The crime reporter of a daily newspaper takes a telephone call from Aubrey, a young man who says he has found the body of a woman on the heath and wants payment for his story. The newspaper alert the police, who locate and remove the body. Then they print Aubrey's account on the front page, with his photograph, and pay him. In search of further fame, Aubrey then confesses that he was the murderer but is confident that there is not enough evidence to convict him. There was an error in his original story however, which the police spot, and he is sentenced to death.

==Cast==
- French story
- Jean-Pierre Mocky
- Etchika Choureau as Simone
- Henri Poirier
- Albert Michel as Georges' father
- Italian story
- Franco Interlenghi as Claudio
- Anna Maria Ferrero as Marina
- Eduardo Ciannelli as Claudio's father
- Evi Maltagliati as Claudio's mother
- English story
- Patrick Barr as Ken Wharton
- Fay Compton as Mrs Pinkerton
- Peter Reynolds as Aubrey
- David Farrar

==Production and release==
The theatrical film was dubbed into Italian for all three episodes, although the Paris episode is spoken in French, and the London episode in English. The Italian DVD by Medusa Film offers the restored uncut trilingual version.

The Italian episode was modified for censorship reasons, but it was later included in the 1962 anthology film Il fiore e la violenza.
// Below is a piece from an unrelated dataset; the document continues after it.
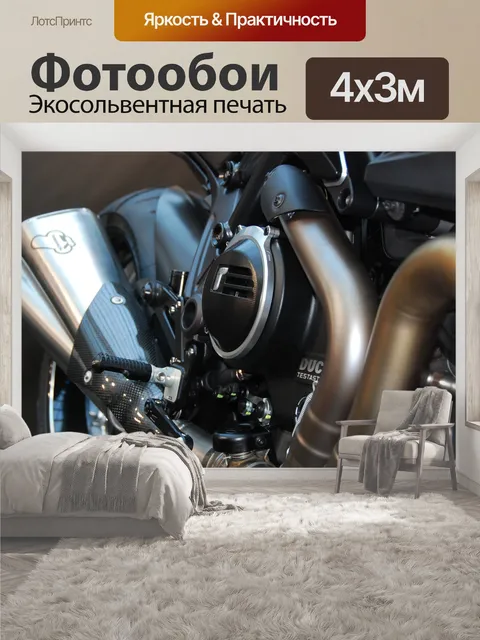 400 × 300 см · Экосольвентная печать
The entire film was refused a certificate by the British Board of Film Censors in 1954, and has never been released in the UK. The French episode had trouble with French censorship, and was not released until 1963.

The English-language episode is loosely based on the murder of 48 year old Mrs Mabel Tattershaw by Herbert Leonard Mills, aged 19. Wanting to commit the "perfect murder", on 3 August 1951 Mills lured Tattershaw to Sherwood Vale, where he struck her about the head, and strangled her. He then returned home and waited for the body to be discovered. When this had not happened by 9 August he rang the News of the World, told them he had found the body of a strangled woman, and demanded payment for his story. Mills was quickly implicated, tried for the crime, and found guilty. He was executed on 11 December 1951. A report by the Nottingham Evening Post of Mills's arrest for the crime is shown on screen during the narrated introduction to the film, amongst others from across Europe reporting crimes by youths, including John Straffen.

==Reception==
I vinti, while seldom ranked with Antonioni's best efforts, is met with positive reception. Review aggregator Rotten Tomatoes reports 86% approval among seven critics.